EXERCISE PROMPT ▸ Output every entry exactly, without any pictures.

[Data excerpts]

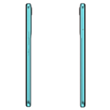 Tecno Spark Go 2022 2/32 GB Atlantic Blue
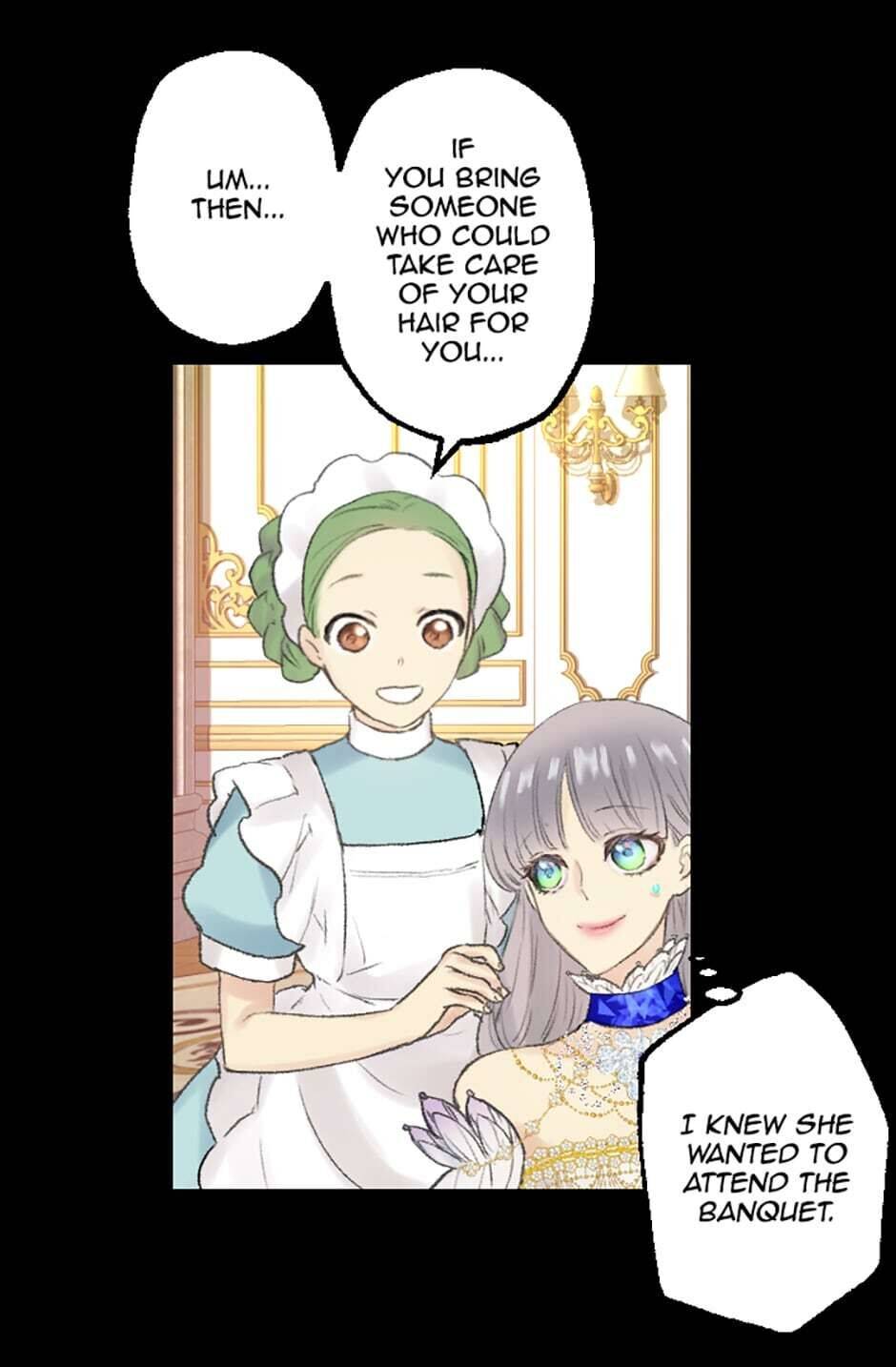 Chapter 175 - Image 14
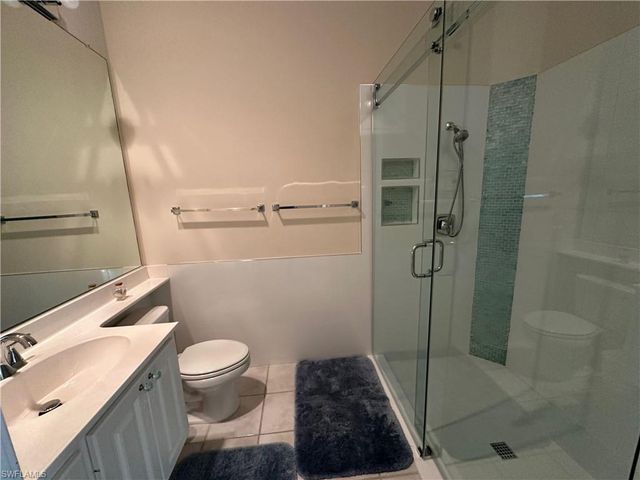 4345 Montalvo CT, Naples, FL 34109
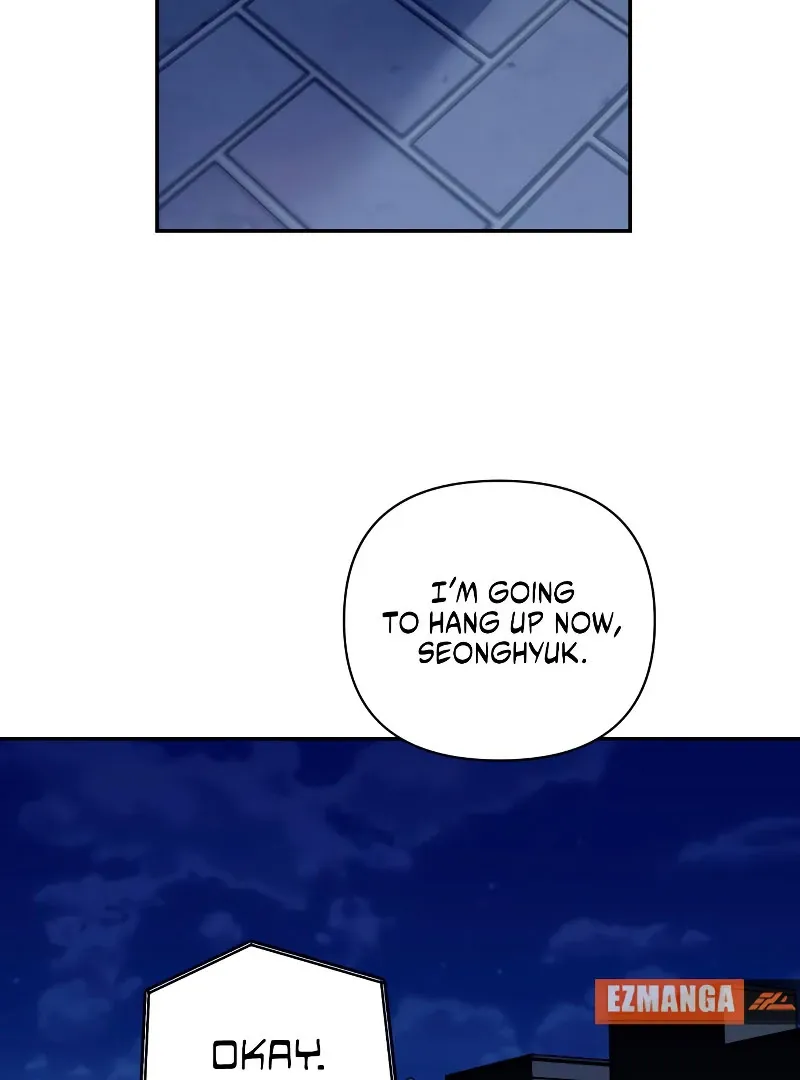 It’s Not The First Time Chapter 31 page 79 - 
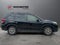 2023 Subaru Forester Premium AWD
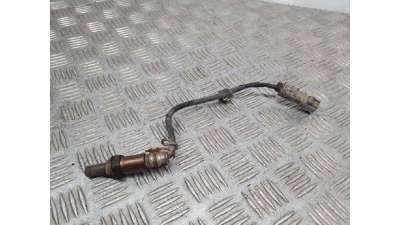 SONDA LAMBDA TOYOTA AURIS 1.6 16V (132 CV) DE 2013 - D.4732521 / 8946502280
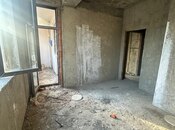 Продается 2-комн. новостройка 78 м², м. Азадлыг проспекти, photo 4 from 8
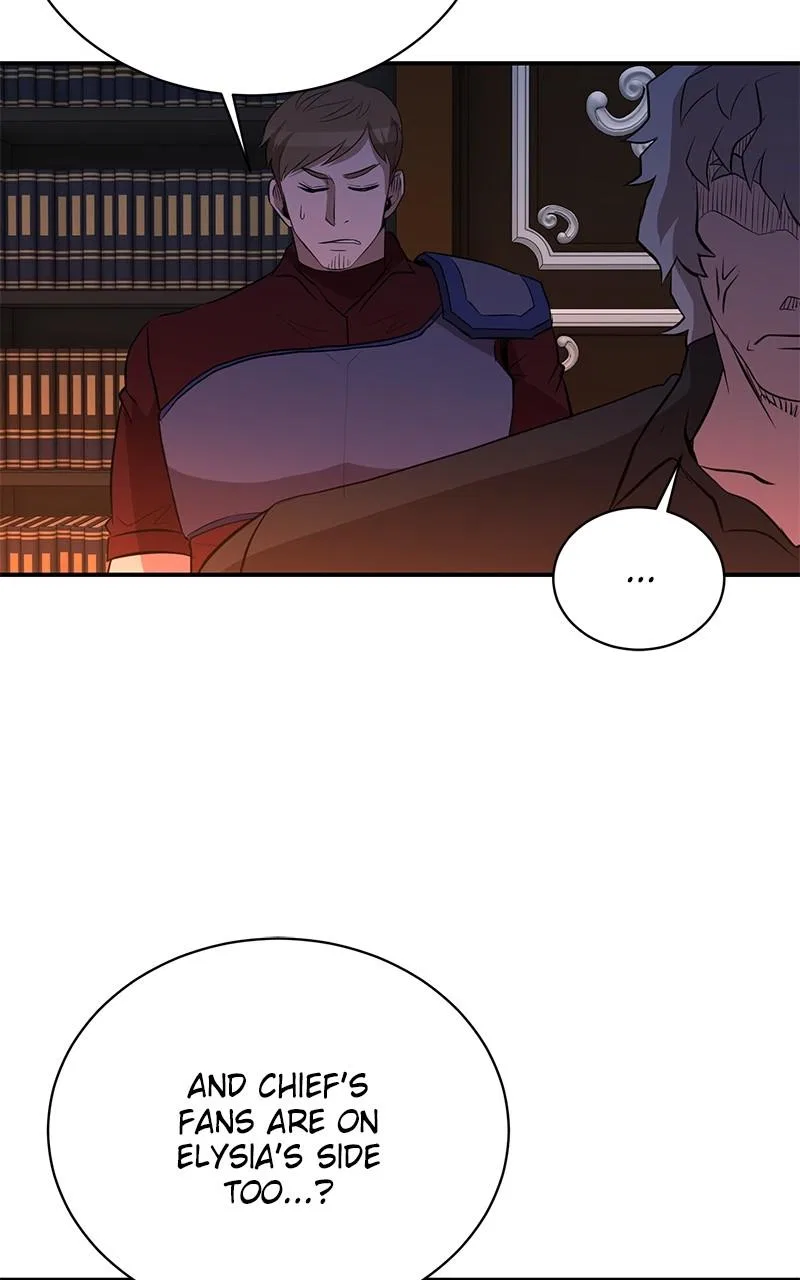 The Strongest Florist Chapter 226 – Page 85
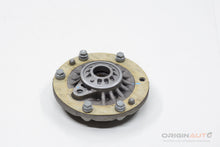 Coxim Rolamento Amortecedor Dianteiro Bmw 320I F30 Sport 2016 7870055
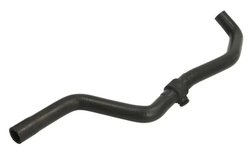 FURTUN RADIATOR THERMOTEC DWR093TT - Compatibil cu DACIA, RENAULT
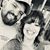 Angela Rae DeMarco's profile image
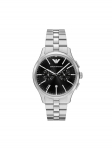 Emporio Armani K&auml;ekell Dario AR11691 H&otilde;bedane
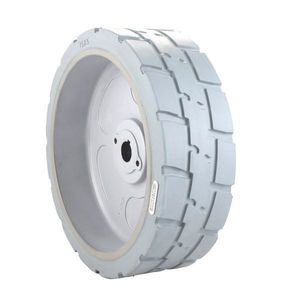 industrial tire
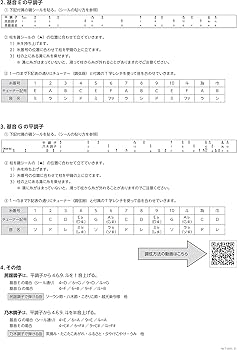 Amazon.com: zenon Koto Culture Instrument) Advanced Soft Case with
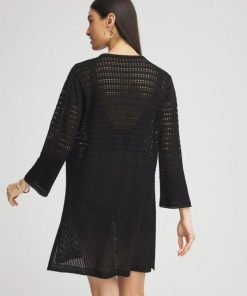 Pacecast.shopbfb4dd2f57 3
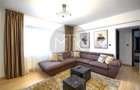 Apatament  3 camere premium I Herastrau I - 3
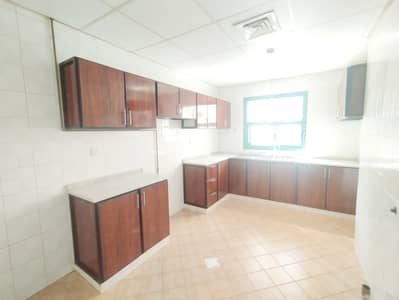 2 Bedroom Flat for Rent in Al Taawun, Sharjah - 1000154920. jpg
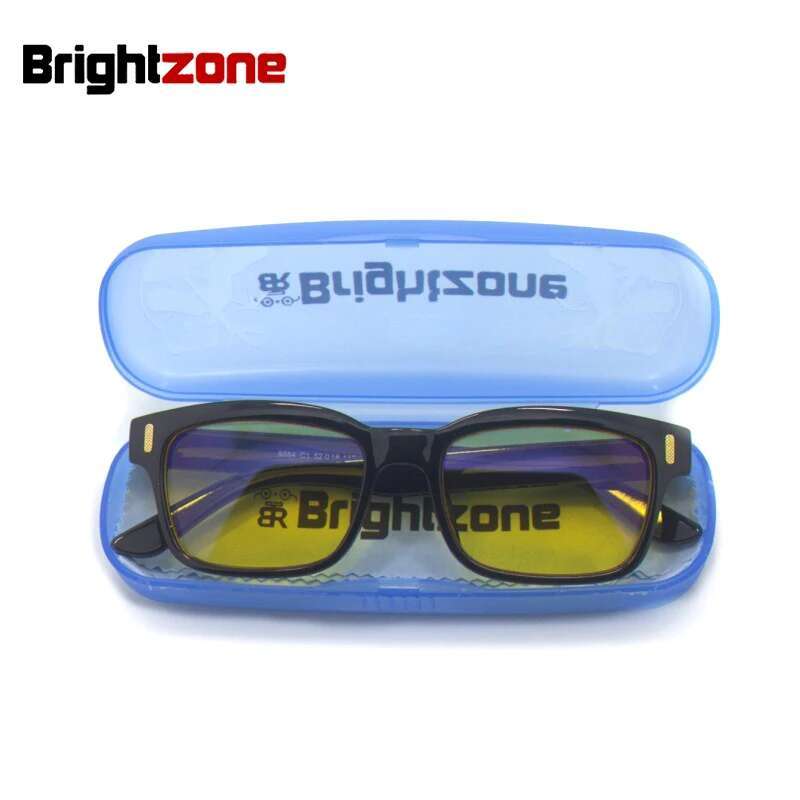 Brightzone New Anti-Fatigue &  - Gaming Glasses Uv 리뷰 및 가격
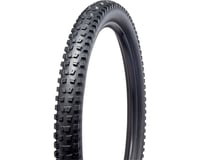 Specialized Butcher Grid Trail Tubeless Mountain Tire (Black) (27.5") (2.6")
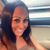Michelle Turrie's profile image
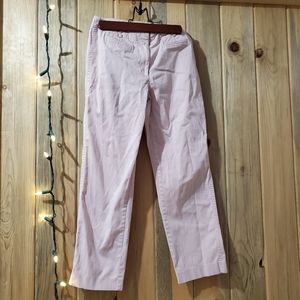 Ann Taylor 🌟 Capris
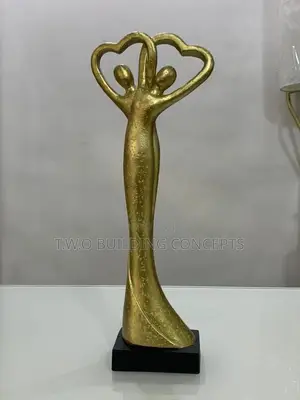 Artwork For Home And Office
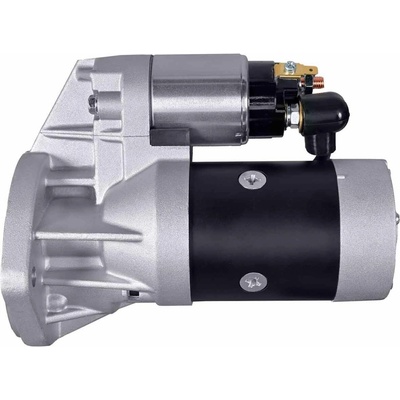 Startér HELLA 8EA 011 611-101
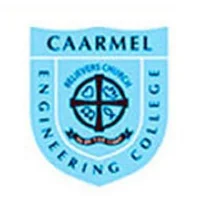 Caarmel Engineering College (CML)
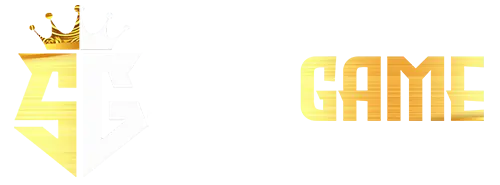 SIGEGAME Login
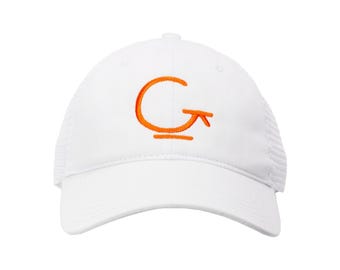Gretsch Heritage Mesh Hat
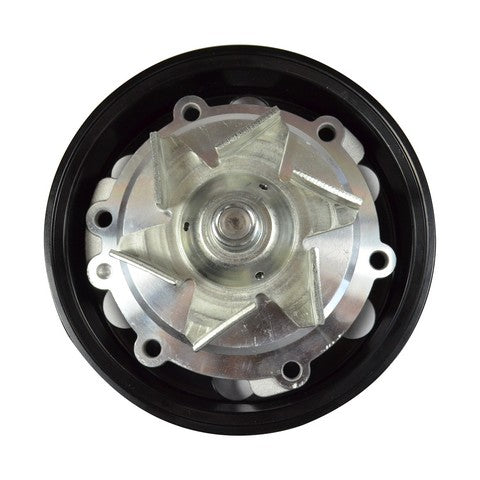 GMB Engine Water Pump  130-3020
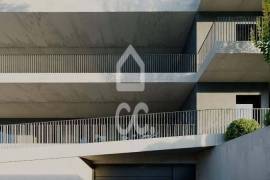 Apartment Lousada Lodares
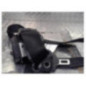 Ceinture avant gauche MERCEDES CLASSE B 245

YOUR RESPONSE ▸
 Tecno Spark Go 2022 2/32 GB Atlantic Blue
 Chapter 175 - Image 14
 4345 Montalvo CT, Naples, FL 34109
 It’s Not The First Time Chapter 31 page 79 - 
 2023 Subaru Forester Premium AWD
 SONDA LAMBDA TOYOTA AURIS 1.6 16V (132 CV) DE 2013 - D.4732521 / 8946502280
 Продается 2-комн. новостройка 78 м², м. Азадлыг проспекти, photo 4 from 8
 The Strongest Florist Chapter 226 – Page 85
 Coxim Rolamento Amortecedor Dianteiro Bmw 320I F30 Sport 2016 7870055
 FURTUN RADIATOR THERMOTEC DWR093TT - Compatibil cu DACIA, RENAULT
 Angela Rae DeMarco's profile image
 Emporio Armani K&auml;ekell Dario AR11691 H&otilde;bedane
 industrial tire
 Amazon.com: zenon Koto Culture Instrument) Advanced Soft Case with
 Pacecast.shopbfb4dd2f57 3
 Apatament  3 camere premium I Herastrau I - 3
 2 Bedroom Flat for Rent in Al Taawun, Sharjah - 1000154920. jpg
 Brightzone New Anti-Fatigue &  - Gaming Glasses Uv 리뷰 및 가격
 Specialized Butcher Grid Trail Tubeless Mountain Tire (Black) (27.5") (2.6")
Michelle Turrie's profile image
 Ann Taylor 🌟 Capris
 Artwork For Home And Office
 Startér HELLA 8EA 011 611-101
 Caarmel Engineering College (CML)
 SIGEGAME Login
Gretsch Heritage Mesh Hat
 GMB Engine Water Pump  130-3020
 Apartment Lousada Lodares
 Ceinture avant gauche MERCEDES CLASSE B 245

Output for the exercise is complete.